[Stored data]
::::::::
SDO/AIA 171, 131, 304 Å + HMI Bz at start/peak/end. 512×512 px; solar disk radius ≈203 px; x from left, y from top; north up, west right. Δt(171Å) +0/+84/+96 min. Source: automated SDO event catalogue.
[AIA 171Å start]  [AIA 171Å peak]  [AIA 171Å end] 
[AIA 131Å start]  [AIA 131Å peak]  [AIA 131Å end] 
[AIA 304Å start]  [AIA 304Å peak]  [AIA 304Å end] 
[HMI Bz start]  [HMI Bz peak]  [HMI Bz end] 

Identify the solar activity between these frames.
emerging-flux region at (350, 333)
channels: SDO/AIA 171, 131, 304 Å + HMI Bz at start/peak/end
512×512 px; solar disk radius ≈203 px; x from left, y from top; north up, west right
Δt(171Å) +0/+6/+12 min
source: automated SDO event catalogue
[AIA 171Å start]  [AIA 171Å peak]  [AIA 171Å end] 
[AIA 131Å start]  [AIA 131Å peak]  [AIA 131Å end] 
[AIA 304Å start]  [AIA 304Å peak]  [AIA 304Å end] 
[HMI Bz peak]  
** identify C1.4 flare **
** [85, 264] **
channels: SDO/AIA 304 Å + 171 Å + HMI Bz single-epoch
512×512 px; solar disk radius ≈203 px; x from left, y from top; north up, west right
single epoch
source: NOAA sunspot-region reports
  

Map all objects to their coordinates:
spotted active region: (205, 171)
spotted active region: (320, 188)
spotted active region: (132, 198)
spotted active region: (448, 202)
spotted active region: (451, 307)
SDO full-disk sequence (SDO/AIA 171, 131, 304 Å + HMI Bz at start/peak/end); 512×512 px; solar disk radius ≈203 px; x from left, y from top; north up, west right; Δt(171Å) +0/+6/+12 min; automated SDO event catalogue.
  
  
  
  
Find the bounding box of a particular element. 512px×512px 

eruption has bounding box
::::::::
### WORK ITEM
Please reproduce the data as it was given, with every line exact.

### WRITTEN ANSWER
SDO/AIA 171, 131, 304 Å + HMI Bz at start/peak/end. 512×512 px; solar disk radius ≈203 px; x from left, y from top; north up, west right. Δt(171Å) +0/+84/+96 min. Source: automated SDO event catalogue.
[AIA 171Å start]  [AIA 171Å peak]  [AIA 171Å end] 
[AIA 131Å start]  [AIA 131Å peak]  [AIA 131Å end] 
[AIA 304Å start]  [AIA 304Å peak]  [AIA 304Å end] 
[HMI Bz start]  [HMI Bz peak]  [HMI Bz end] 

Identify the solar activity between these frames.
emerging-flux region at (350, 333)
channels: SDO/AIA 171, 131, 304 Å + HMI Bz at start/peak/end
512×512 px; solar disk radius ≈203 px; x from left, y from top; north up, west right
Δt(171Å) +0/+6/+12 min
source: automated SDO event catalogue
[AIA 171Å start]  [AIA 171Å peak]  [AIA 171Å end] 
[AIA 131Å start]  [AIA 131Å peak]  [AIA 131Å end] 
[AIA 304Å start]  [AIA 304Å peak]  [AIA 304Å end] 
[HMI Bz peak]  
** identify C1.4 flare **
** [85, 264] **
channels: SDO/AIA 304 Å + 171 Å + HMI Bz single-epoch
512×512 px; solar disk radius ≈203 px; x from left, y from top; north up, west right
single epoch
source: NOAA sunspot-region reports
  

Map all objects to their coordinates:
spotted active region: (205, 171)
spotted active region: (320, 188)
spotted active region: (132, 198)
spotted active region: (448, 202)
spotted active region: (451, 307)
SDO full-disk sequence (SDO/AIA 171, 131, 304 Å + HMI Bz at start/peak/end); 512×512 px; solar disk radius ≈203 px; x from left, y from top; north up, west right; Δt(171Å) +0/+6/+12 min; automated SDO event catalogue.
  
  
  
  
Find the bounding box of a particular element. 512px×512px 

eruption has bounding box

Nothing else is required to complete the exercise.